→ **GOAL**
Rewrite the rows below, swapping every "furthest" for "farthest" and leaving all other text unchanged.
■ ■ ■ ■
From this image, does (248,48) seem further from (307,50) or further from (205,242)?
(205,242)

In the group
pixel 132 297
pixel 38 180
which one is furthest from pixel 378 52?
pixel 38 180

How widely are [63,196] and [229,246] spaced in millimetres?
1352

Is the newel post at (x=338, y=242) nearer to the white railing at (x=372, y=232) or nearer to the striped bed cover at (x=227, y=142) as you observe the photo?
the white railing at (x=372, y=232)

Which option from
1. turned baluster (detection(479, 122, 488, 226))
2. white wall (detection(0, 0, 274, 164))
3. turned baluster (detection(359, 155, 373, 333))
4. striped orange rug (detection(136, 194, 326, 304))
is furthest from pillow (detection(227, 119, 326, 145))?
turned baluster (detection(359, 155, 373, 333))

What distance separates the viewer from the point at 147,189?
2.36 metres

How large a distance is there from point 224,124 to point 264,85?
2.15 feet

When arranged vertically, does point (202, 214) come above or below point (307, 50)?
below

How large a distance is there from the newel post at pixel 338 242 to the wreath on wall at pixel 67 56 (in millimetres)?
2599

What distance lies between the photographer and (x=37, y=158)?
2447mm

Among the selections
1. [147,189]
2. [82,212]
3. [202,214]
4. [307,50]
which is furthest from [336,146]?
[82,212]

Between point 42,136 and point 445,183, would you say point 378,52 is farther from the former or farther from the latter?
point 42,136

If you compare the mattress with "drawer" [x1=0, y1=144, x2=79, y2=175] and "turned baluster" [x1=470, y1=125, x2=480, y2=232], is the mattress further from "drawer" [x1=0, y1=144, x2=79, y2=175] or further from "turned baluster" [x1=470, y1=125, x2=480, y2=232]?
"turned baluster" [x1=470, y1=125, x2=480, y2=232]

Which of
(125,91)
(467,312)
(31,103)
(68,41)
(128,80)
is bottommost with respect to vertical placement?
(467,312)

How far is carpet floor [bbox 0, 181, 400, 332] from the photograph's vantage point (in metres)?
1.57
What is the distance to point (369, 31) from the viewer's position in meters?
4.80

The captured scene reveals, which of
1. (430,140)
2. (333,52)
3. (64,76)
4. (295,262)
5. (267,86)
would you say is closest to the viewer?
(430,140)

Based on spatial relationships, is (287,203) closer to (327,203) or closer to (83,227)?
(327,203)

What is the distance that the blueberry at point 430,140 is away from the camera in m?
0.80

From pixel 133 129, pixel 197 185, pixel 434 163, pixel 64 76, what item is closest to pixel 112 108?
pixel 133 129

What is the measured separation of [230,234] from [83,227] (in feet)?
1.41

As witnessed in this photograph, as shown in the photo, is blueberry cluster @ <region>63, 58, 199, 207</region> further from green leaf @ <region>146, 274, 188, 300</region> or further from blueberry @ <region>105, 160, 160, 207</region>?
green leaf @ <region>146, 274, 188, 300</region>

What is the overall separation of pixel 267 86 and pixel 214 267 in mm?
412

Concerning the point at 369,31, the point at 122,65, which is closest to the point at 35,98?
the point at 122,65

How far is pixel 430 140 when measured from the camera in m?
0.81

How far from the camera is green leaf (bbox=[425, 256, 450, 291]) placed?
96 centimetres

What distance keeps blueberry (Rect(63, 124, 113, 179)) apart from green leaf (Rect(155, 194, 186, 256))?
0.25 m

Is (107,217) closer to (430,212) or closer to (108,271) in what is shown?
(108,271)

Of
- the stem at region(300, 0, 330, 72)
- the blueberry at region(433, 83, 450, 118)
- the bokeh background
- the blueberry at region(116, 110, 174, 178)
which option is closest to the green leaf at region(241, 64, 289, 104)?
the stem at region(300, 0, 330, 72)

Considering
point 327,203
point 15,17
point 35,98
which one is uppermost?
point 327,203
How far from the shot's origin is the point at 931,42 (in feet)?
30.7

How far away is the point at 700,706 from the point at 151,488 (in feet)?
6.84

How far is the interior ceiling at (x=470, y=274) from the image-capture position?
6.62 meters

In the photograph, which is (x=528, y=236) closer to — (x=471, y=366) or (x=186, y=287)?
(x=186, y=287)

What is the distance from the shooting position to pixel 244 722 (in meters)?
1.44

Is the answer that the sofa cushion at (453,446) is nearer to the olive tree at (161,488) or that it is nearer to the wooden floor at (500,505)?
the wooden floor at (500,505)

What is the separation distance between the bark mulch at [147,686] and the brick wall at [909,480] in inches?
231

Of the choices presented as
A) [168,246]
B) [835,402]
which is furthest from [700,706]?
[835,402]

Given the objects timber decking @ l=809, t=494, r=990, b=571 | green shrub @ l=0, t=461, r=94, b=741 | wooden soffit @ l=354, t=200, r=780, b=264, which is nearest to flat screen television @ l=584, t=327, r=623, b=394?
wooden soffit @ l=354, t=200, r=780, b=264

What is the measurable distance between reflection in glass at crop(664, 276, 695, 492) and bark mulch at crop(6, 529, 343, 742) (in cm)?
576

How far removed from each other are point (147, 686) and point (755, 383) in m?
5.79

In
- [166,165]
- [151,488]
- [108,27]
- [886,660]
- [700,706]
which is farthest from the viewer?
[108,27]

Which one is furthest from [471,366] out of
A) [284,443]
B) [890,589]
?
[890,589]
■ ■ ■ ■
→ **THE COMPLETED TASK**
From this image, does (248,48) seem further from (307,50) or further from (205,242)?
(205,242)

In the group
pixel 132 297
pixel 38 180
which one is farthest from pixel 378 52?
pixel 38 180

How widely are [63,196] and [229,246] spaced in millimetres?
1352

Is the newel post at (x=338, y=242) nearer to the white railing at (x=372, y=232) or nearer to the striped bed cover at (x=227, y=142) as you observe the photo?
the white railing at (x=372, y=232)

Which option from
1. turned baluster (detection(479, 122, 488, 226))
2. white wall (detection(0, 0, 274, 164))
3. turned baluster (detection(359, 155, 373, 333))
4. striped orange rug (detection(136, 194, 326, 304))
is farthest from pillow (detection(227, 119, 326, 145))?
turned baluster (detection(359, 155, 373, 333))

What distance separates the viewer from the point at 147,189?
2.36 metres

How large a distance is there from point 224,124 to point 264,85?
2.15 feet

When arranged vertically, does point (202, 214) come above or below point (307, 50)?
below

How large a distance is there from the newel post at pixel 338 242 to the wreath on wall at pixel 67 56 (in millimetres)?
2599

What distance lies between the photographer and (x=37, y=158)?
2447mm

Among the selections
1. [147,189]
2. [82,212]
3. [202,214]
4. [307,50]
which is farthest from [336,146]?
[82,212]

Between point 42,136 and point 445,183, would you say point 378,52 is farther from the former or farther from the latter?
point 42,136

If you compare the mattress with "drawer" [x1=0, y1=144, x2=79, y2=175] and "turned baluster" [x1=470, y1=125, x2=480, y2=232], is the mattress further from "drawer" [x1=0, y1=144, x2=79, y2=175] or further from "turned baluster" [x1=470, y1=125, x2=480, y2=232]?
"turned baluster" [x1=470, y1=125, x2=480, y2=232]

Which of
(125,91)
(467,312)
(31,103)
(68,41)
(128,80)
is bottommost with respect to vertical placement?
(467,312)

How far is carpet floor [bbox 0, 181, 400, 332] from the photograph's vantage point (in metres)?
1.57
What is the distance to point (369, 31) from the viewer's position in meters?
4.80

The captured scene reveals, which of
1. (430,140)
2. (333,52)
3. (64,76)
4. (295,262)
5. (267,86)
would you say is closest to the viewer?
(430,140)

Based on spatial relationships, is (287,203) closer to (327,203) or closer to (83,227)?
(327,203)

What is the distance that the blueberry at point 430,140 is away from the camera in m?
0.80

From pixel 133 129, pixel 197 185, pixel 434 163, pixel 64 76, what item is closest to pixel 112 108?
pixel 133 129

What is the measured separation of [230,234] from [83,227] (in feet)?
1.41

As witnessed in this photograph, as shown in the photo, is blueberry cluster @ <region>63, 58, 199, 207</region> further from green leaf @ <region>146, 274, 188, 300</region> or further from blueberry @ <region>105, 160, 160, 207</region>?
green leaf @ <region>146, 274, 188, 300</region>

What is the overall separation of pixel 267 86 and pixel 214 267 in mm?
412

Concerning the point at 369,31, the point at 122,65, which is closest to the point at 35,98?
the point at 122,65

How far is pixel 430 140 when measured from the camera in m?
0.81

How far from the camera is green leaf (bbox=[425, 256, 450, 291]) placed?
96 centimetres

What distance keeps blueberry (Rect(63, 124, 113, 179)) apart from green leaf (Rect(155, 194, 186, 256))?
0.25 m

Is (107,217) closer to (430,212) or closer to (108,271) in what is shown?
(108,271)

Of
- the stem at region(300, 0, 330, 72)
- the blueberry at region(433, 83, 450, 118)
- the bokeh background
- the blueberry at region(116, 110, 174, 178)
which option is closest to the green leaf at region(241, 64, 289, 104)?
the stem at region(300, 0, 330, 72)

Considering
point 327,203
point 15,17
point 35,98
which one is uppermost?
point 327,203
How far from the shot's origin is the point at 931,42 (in feet)?
30.7

How far away is the point at 700,706 from the point at 151,488 (in feet)?
6.84

How far is the interior ceiling at (x=470, y=274) from the image-capture position?
6.62 meters

In the photograph, which is (x=528, y=236) closer to — (x=471, y=366) or (x=186, y=287)?
(x=186, y=287)

What is the distance from the shooting position to pixel 244 722 (in meters)?
1.44

Is the answer that the sofa cushion at (453,446) is nearer to the olive tree at (161,488) or that it is nearer to the wooden floor at (500,505)?
the wooden floor at (500,505)

What is the separation distance between the bark mulch at [147,686] and the brick wall at [909,480] in inches?
231

Of the choices presented as
A) [168,246]
B) [835,402]
which is farthest from [700,706]?
[835,402]

Given the objects timber decking @ l=809, t=494, r=990, b=571 | green shrub @ l=0, t=461, r=94, b=741 | wooden soffit @ l=354, t=200, r=780, b=264, which is nearest to flat screen television @ l=584, t=327, r=623, b=394?
wooden soffit @ l=354, t=200, r=780, b=264

What is the measurable distance between reflection in glass at crop(664, 276, 695, 492) and bark mulch at crop(6, 529, 343, 742) (in cm)?
576

How far removed from each other are point (147, 686) and point (755, 383) in m?
5.79

In
- [166,165]
- [151,488]
- [108,27]
- [886,660]
- [700,706]
which is farthest from the viewer?
[108,27]

Which one is farthest from [471,366] out of
A) [284,443]
B) [890,589]
?
[890,589]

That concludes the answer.